Police guarding Trident nukes ‘overstretched,’ working ‘excessive overtime’
Military police guarding Britain’s nuclear weapons bases are so overstretched that officers are forced to work “excessive overtime” to maintain security, an official report has warned.
Staff numbers at the Ministry of Defence Police (MDP), which guards over 120 military sites around the UK, are “not sustainable” without risking security, according to the report by the MoD Police Committee.
A recruitment drive, which began three years ago, failed to significantly boost the force’s numbers, with the MDP seeing a net addition of just five officers in 2014/15, largely due to retirements and other departures.
MDP personnel are forced to work “huge amounts” of overtime as a result, calling into question the quality of security at key military facilities.
A report published last month showed the number of unauthorized entries to military bases in the UK almost doubled between 2014 and 2015, rising from 24 incidents to 44.
Some 1,611 security breaches were recorded in 2015 – an increase of around 50 percent.
Labour said on Thursday that the rise in security breaches at Britain’s military installations coincided with the period covered in the report and warned of “extremely low” morale at some military sites.
Last May, Royal Navy submariner William McNeilly went on the run after publicly raising concerns about serious security lapses in Britain’s Trident nuclear program, which, he alleged, made it easier for intruders to access secured areas than to enter “most nightclubs.”
The whistleblower described Trident as a “disaster waiting to happen.”
McNeilly, a weapons engineer, who served for four months in 2015 on board HMS Victorious, said a number of security lapses and technical faults with the Trident missiles carrier exposed the UK nuclear deterrent to potential terrorist attacks that “would kill our people and destroy our land.”
Possible attackers have “the perfect opportunity to send nuclear warheads crashing down on the UK,” he alleged.
McNeilly was discharged from the Royal Navy in June last year.

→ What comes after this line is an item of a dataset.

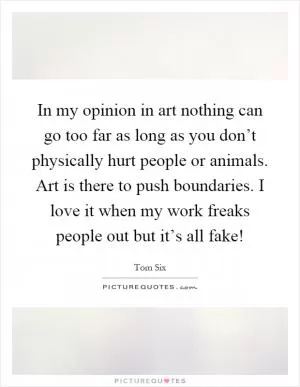 In my opinion in art nothing can go too far as long as you don’t physically hurt people or animals. Art is there to push boundaries. I love it when my work freaks people out but it’s all fake! Picture Quote #1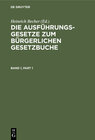 Buchcover Die Ausführungsgesetze zum Bürgerlichen Gesetzbuche / Die Ausführungsgesetze zum Bürgerlichen Gesetzbuche. Band 1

He said during his dismissal process he refused to sign a naval document discrediting his allegations.
MoD Police Committee chair David Riddle said that while the force’s results in 2014/15 had been “acceptable,” the level of performance “is only achieved with huge amounts of overtime working … this is not sustainable without risks to employees and security.”
Riddle also said the new responsibility of guarding the headquarters of spy agency GCHQ had “added extra demand on an already overstretched organization.” He called for more recruits to be deployed urgently in Portsmouth, where the Royal Navy’s new aircraft carriers are due to arrive later this year.
An MoD spokesperson said: “The MDP force is currently around 95 percent manned and has recruited 450 officers in the past two years, with plans in place to recruit a further 200 in the next financial year.”